*TASK MATERIAL*.
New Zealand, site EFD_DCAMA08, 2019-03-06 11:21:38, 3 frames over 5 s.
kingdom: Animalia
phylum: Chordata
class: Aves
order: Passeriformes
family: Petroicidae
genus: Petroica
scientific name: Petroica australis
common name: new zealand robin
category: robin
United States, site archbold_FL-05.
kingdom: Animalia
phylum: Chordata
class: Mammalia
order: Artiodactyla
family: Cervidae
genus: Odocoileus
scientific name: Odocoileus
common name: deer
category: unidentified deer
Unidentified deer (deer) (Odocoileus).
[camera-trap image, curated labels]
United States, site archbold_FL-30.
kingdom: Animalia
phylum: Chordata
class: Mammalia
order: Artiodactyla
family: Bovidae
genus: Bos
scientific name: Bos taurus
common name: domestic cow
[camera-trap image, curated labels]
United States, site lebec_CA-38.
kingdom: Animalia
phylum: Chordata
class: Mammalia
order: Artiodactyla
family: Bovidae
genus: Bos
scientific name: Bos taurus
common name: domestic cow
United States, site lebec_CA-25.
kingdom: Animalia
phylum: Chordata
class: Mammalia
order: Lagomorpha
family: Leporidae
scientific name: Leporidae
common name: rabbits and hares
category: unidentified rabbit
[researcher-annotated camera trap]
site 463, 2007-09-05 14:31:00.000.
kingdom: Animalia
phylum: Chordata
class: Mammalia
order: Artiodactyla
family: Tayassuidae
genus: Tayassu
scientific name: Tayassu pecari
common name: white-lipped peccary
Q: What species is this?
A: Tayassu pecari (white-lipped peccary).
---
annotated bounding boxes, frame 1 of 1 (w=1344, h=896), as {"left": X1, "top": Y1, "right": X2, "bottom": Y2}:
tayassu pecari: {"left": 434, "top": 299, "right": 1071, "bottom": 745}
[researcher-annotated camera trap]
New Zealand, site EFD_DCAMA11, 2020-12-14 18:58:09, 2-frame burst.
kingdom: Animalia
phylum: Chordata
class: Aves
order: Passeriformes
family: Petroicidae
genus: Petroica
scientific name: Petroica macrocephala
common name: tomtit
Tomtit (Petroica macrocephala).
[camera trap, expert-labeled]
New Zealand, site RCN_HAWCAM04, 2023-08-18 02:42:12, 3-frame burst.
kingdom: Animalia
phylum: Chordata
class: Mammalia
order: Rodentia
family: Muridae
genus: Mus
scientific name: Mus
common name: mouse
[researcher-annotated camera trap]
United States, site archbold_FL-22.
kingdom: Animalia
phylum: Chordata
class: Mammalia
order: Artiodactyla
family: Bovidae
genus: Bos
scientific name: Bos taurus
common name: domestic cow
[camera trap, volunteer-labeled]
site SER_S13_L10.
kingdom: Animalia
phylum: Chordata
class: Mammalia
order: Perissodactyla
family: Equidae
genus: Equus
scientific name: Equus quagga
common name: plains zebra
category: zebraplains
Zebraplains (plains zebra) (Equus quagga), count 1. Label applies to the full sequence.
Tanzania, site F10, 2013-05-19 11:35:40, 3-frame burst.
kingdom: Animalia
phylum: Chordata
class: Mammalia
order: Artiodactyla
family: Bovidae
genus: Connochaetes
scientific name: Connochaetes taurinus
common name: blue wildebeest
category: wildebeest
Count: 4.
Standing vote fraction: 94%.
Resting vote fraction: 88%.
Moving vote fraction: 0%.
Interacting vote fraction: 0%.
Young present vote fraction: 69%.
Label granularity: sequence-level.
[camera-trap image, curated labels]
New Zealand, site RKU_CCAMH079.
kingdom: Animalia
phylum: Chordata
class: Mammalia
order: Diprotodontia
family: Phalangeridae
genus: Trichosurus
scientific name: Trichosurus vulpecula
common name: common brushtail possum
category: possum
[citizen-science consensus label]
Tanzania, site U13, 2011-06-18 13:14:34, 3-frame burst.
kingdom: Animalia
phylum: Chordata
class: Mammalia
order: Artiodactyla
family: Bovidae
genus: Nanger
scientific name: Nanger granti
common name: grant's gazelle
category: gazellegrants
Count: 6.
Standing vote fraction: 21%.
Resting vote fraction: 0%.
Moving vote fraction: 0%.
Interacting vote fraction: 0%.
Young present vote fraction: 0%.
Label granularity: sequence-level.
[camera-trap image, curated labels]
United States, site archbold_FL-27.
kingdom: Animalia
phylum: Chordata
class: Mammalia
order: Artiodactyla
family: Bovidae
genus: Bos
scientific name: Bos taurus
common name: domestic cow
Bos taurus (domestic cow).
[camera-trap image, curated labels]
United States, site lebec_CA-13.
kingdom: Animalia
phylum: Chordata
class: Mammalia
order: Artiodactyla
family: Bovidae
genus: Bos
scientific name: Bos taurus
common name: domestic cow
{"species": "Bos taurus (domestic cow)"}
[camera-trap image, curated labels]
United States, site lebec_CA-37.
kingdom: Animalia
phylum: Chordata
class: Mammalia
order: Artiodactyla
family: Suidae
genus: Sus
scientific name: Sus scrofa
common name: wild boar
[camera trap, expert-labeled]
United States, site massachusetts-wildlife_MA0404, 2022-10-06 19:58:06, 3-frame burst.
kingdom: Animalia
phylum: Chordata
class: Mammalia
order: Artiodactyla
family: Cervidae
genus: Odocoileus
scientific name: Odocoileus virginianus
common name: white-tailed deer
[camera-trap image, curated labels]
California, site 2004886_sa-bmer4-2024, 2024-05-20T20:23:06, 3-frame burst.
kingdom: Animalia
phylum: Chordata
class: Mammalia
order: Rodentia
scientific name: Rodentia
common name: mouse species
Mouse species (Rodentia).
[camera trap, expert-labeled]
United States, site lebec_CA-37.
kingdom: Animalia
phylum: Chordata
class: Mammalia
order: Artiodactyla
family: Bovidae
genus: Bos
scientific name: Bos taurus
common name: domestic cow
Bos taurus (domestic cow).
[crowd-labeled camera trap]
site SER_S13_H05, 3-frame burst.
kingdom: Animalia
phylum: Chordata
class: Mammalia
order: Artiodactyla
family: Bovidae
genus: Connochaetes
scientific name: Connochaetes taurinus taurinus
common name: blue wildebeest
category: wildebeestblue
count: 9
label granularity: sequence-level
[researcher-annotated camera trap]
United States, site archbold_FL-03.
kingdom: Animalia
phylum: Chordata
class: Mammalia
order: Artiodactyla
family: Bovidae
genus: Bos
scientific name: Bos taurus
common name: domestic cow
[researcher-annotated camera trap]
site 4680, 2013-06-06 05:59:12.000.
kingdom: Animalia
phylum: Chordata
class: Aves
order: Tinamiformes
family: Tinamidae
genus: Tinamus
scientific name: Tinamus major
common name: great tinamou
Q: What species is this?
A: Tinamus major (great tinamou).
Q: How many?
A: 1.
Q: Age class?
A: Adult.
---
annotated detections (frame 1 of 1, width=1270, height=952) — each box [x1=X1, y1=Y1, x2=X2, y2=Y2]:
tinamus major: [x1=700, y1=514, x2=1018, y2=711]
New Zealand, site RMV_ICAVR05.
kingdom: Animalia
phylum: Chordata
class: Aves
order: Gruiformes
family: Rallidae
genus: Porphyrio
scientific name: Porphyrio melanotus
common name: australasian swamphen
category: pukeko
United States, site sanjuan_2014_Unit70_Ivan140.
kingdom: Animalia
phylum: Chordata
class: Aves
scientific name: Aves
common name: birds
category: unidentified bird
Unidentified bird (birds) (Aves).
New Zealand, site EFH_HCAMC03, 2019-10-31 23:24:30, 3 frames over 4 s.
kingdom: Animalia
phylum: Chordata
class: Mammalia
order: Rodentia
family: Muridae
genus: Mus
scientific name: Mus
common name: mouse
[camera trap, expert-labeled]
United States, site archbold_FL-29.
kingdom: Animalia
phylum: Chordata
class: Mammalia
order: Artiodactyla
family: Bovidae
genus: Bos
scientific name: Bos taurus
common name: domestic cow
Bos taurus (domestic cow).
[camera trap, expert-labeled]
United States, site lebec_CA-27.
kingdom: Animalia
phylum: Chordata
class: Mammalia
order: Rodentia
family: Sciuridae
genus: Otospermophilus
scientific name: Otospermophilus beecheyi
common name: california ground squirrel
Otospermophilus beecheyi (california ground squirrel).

*TASK GOAL*.
Copy the material above word for word, taking the first line, the line containing "United States, site archbold_FL-05.", and every line between them, and nothing else.

*SOLUTION*.
New Zealand, site EFD_DCAMA08, 2019-03-06 11:21:38, 3 frames over 5 s.
kingdom: Animalia
phylum: Chordata
class: Aves
order: Passeriformes
family: Petroicidae
genus: Petroica
scientific name: Petroica australis
common name: new zealand robin
category: robin
United States, site archbold_FL-05.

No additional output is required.